From Tom Copeland, Nov 11 2007: (Start)
Bivariate G.F.: exp[P(.,t)*x] = D_x {1 - [g(x)/(1+t*g(x))]} = 1 / {(1+g(x))*[1+t*g(x)]^2}, where g(x) = sqrt(1-2*x) - 1 and P(n,t) = Sum_{k=0..n} T(n,k) * t^k.
Also D_x g(x) = -(1-2*x)^(-1/2) = -exp[x*A001147(.)] = -exp[x *(2*(.)-1)!! ], so the coefficients of x^n/n! in the expansion of g(x) are -(2*(n-1)-1)!! = -A001147(n-1) for n > 0.
See A132382 for an array which is essentially the revert from which this G.f. may be derived and for connections to other arrays. (End)

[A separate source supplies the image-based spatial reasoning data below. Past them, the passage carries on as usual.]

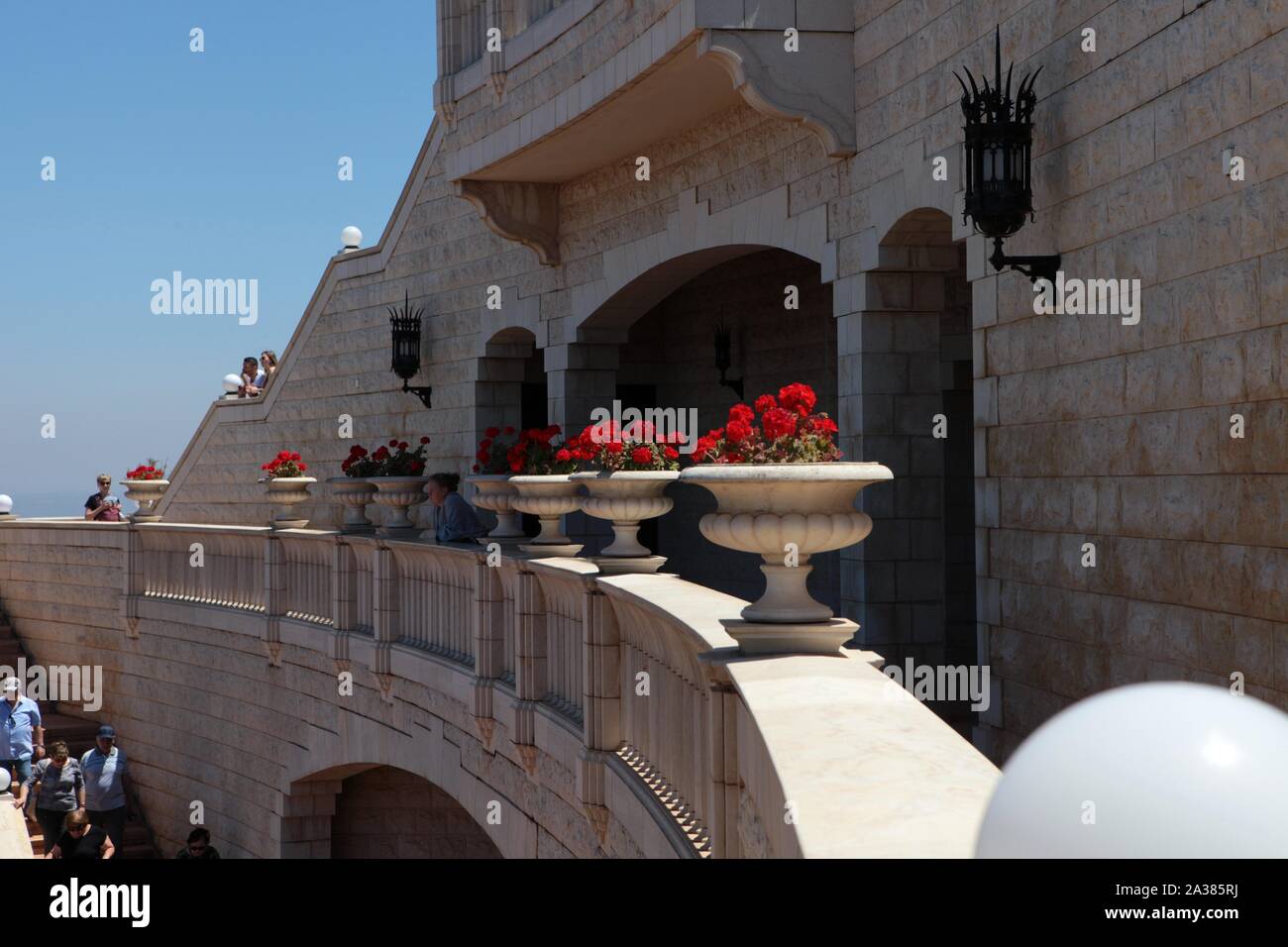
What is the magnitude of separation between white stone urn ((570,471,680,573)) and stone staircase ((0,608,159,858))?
494 inches

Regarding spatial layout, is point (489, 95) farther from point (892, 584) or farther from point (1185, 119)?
point (1185, 119)

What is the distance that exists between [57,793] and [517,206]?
8139 mm

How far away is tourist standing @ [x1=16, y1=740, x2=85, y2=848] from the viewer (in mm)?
15219

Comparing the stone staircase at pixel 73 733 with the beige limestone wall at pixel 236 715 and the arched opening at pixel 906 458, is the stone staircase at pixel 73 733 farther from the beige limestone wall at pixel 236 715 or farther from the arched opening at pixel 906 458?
the arched opening at pixel 906 458

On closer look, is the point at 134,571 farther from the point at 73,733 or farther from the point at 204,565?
the point at 73,733

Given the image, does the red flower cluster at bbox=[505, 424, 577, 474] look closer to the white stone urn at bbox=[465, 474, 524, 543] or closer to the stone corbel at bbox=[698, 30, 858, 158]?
the white stone urn at bbox=[465, 474, 524, 543]

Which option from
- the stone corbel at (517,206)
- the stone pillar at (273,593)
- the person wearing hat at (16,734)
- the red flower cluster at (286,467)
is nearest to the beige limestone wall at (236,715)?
the stone pillar at (273,593)

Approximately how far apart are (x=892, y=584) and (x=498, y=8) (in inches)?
331

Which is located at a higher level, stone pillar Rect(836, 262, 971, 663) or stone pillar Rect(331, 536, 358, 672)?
stone pillar Rect(836, 262, 971, 663)

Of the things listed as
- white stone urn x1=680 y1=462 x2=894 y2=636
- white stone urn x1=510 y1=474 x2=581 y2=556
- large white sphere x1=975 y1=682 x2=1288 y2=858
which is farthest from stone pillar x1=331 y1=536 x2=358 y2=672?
large white sphere x1=975 y1=682 x2=1288 y2=858

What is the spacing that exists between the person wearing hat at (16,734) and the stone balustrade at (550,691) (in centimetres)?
287

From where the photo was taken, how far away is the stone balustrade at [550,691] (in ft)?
12.3

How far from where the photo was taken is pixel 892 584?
1027cm
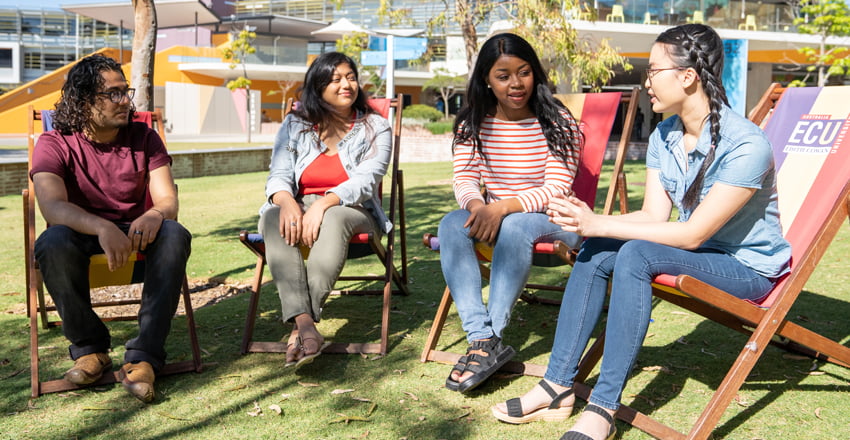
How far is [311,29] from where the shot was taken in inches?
1786

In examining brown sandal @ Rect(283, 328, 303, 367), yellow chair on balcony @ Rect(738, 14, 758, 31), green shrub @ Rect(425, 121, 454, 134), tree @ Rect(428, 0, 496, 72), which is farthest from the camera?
yellow chair on balcony @ Rect(738, 14, 758, 31)

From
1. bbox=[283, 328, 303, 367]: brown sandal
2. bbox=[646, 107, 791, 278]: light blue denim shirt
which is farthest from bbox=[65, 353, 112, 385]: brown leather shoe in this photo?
bbox=[646, 107, 791, 278]: light blue denim shirt

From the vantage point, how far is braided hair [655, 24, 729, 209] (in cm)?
231

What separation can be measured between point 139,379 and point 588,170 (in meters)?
2.08

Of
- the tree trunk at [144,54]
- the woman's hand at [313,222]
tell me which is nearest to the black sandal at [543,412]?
the woman's hand at [313,222]

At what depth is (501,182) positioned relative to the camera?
322cm

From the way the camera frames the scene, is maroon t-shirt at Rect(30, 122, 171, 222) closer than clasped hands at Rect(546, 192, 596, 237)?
No

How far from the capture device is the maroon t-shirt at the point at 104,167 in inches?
119

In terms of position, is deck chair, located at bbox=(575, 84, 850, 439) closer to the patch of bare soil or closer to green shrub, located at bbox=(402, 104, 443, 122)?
the patch of bare soil

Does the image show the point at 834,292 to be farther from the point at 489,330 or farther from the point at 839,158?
the point at 489,330

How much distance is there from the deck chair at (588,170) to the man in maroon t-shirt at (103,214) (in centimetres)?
105

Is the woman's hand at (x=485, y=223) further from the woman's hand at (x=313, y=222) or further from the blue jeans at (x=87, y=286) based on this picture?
the blue jeans at (x=87, y=286)

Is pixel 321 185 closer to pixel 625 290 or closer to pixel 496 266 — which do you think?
pixel 496 266

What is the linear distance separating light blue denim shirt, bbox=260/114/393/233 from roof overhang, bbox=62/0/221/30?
37.7 meters
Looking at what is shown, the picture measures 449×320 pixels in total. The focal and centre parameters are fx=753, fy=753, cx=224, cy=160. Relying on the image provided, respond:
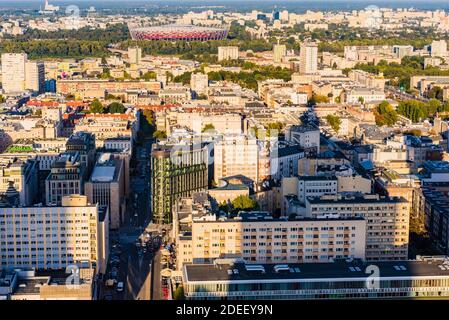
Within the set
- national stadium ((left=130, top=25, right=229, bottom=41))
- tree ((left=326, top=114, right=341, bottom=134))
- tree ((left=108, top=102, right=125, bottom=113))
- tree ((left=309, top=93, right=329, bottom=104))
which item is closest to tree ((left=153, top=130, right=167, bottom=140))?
tree ((left=108, top=102, right=125, bottom=113))

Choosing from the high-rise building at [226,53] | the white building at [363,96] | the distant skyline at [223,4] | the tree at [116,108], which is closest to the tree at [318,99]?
the white building at [363,96]

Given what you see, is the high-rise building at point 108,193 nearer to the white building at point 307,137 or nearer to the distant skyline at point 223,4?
the white building at point 307,137

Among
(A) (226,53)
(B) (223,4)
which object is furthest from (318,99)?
(B) (223,4)

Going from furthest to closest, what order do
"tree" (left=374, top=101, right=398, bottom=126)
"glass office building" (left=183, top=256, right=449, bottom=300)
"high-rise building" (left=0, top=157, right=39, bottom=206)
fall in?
"tree" (left=374, top=101, right=398, bottom=126) < "high-rise building" (left=0, top=157, right=39, bottom=206) < "glass office building" (left=183, top=256, right=449, bottom=300)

E.g.f.: 1/(1 - x + x*sqrt(1-2*z)) = 1 + x*z + (x+2*x^2)*z^2/2! + (3*x+6*x^2+6*x^3)*z^3/3! + .... T(n,k) gives the number of plane recursive trees on n+2 nodes where the root has degree k (Bergeron et al., Corollary 5). - Peter Bala, Jul 09 2012
From Peter Bala, Jul 09 2014: (Start)
T(n,k) = k!*A001497(n,k) modulo offset differences.
The n-th row polynomial R(n,x) = (-1)^n/(x - 1)*( Sum_{k = 1..infinity} k*(k - 2)*...*(k - 2*n)*(x/(x - 1))^k ). Cf. the Dobinski-type formula for the row polynomials of A001497. (End)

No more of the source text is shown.